Todos os seres humanos são formados por células. Todos nós temos em torno de dez trilhões de células e, dentro delas, estão os cromossomos, que carregam toda a nossa informação genética, como cor dos olhos, formato do nariz, altura e muitas outras. Por isso mesmo, resolvi tirar o “R” que só atrapalha a dicção e batizar essa parte quase invisível de comossomos.
Viu só? Dá até um alívio falar assim.
Pois bem, a maioria de nós carrega 46 desses negocinhos. Algumas pessoas têm um up, uma pitada a mais de amor, e chegam à marca de 47 lindos comossomos. Ouvi falar de características que essas pessoas carregam: uma linha contínua nas mãos, olhos puxados, orelhas pequenas e outras marcas que podem dizer que ali tem comossomos além da conta.
Mas nenhum diagnóstico é preciso para informar as marcas que essas pessoas deixam em nós.
Kel estava no Hospital da Restauração desde a nossa primeira visita neste ano. Sempre disponível para a felicidade, com uma comunicação simples, nos diz sempre: “Vamos lá!”. Ao contrário do que diz para a mãe quando reclama com ela, levantando sua pequena mão e sussurrando um “pare!” bem rápido, como um semáforo que pulou a luz amarela.
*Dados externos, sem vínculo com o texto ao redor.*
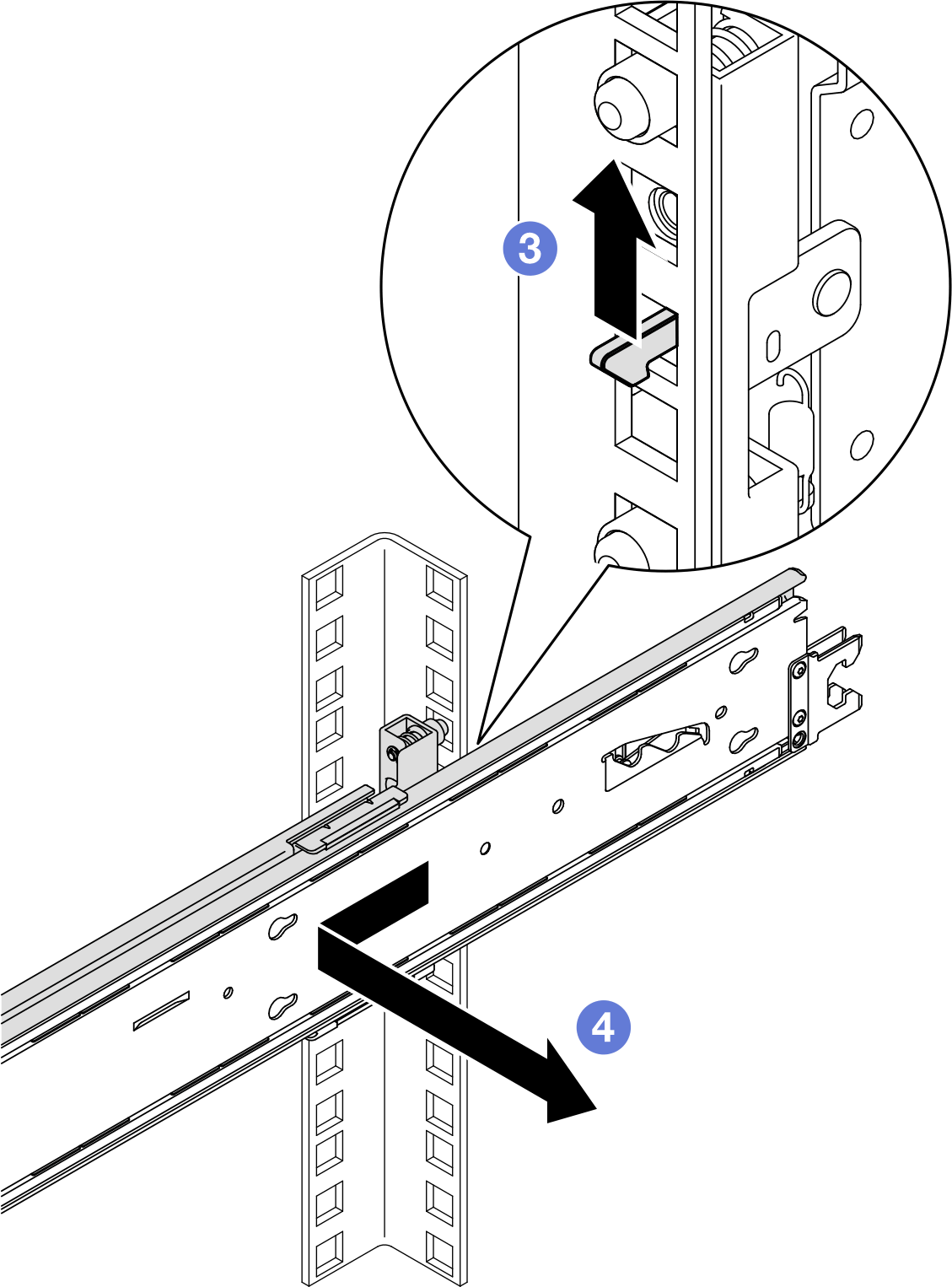 3
4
Também é da natureza dos donos e donas do 47º portador de características a constante novidade. É como se tudo fosse recém-nascido. Portanto, quando nós entrávamos na enfermaria, era sempre uma novidade para nós e para Kel. Sabe, como se a gente tivesse sido parido naquele instante e ela estivesse ali para nos receber. Em seu mundo particular e com um sorriso estampado no rosto.
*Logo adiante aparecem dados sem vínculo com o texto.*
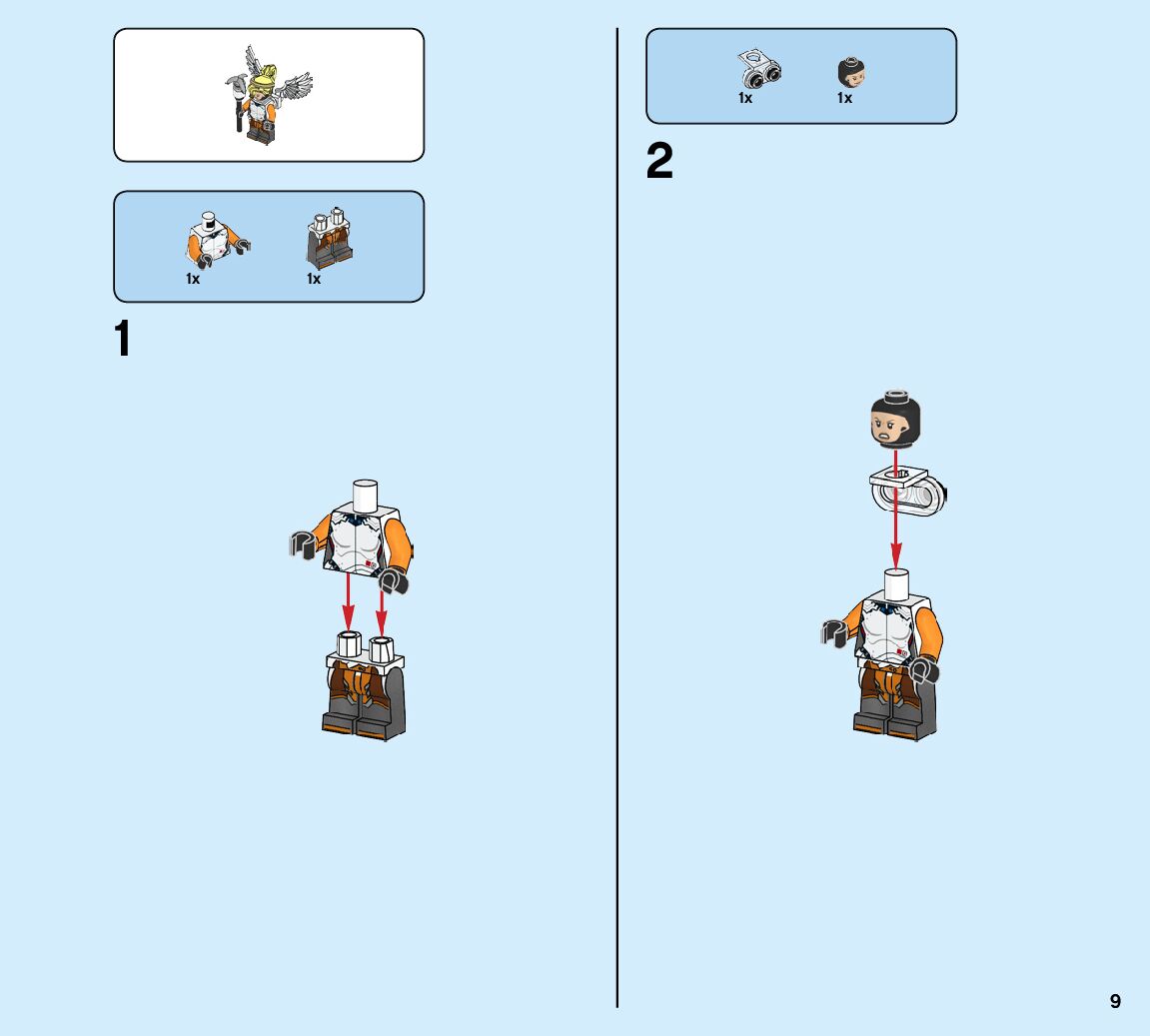 1x 1x

1

1x 1x

2

9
E foi na dança que nos encontramos.
Kel sentada, deitada ou de pé solta o corpo e se joga e assim, visita após visita, nos encanta com a sinceridade dos seus sinais. Já vimos a Kel de malas prontas para ir embora e já tivemos a honra de vê-la chegando com um vestido estampado de primavera, confiando em nós pra fazer um ultrassom besteirológico maneiro para que ela pudesse balançar seu corpinho.
A imprevisibilidade é da natureza do nosso trabalho, mas quando nos deparamos com esses novos mundos e suas particularidades, a gente vai chegando, desbravando e amando as descobertas. E eu tenho certeza: a Biologia deve ter uma explicação, deve ter algum estudo que mostre a evolução dos comossomos depois de ver e viver com Kel, porque ninguém sai de perto dela do mesmo jeito que chegou.
Luciano Pontes (Dr. Lui) escreve em colaboração com Ana Flávia (Dra. Nana).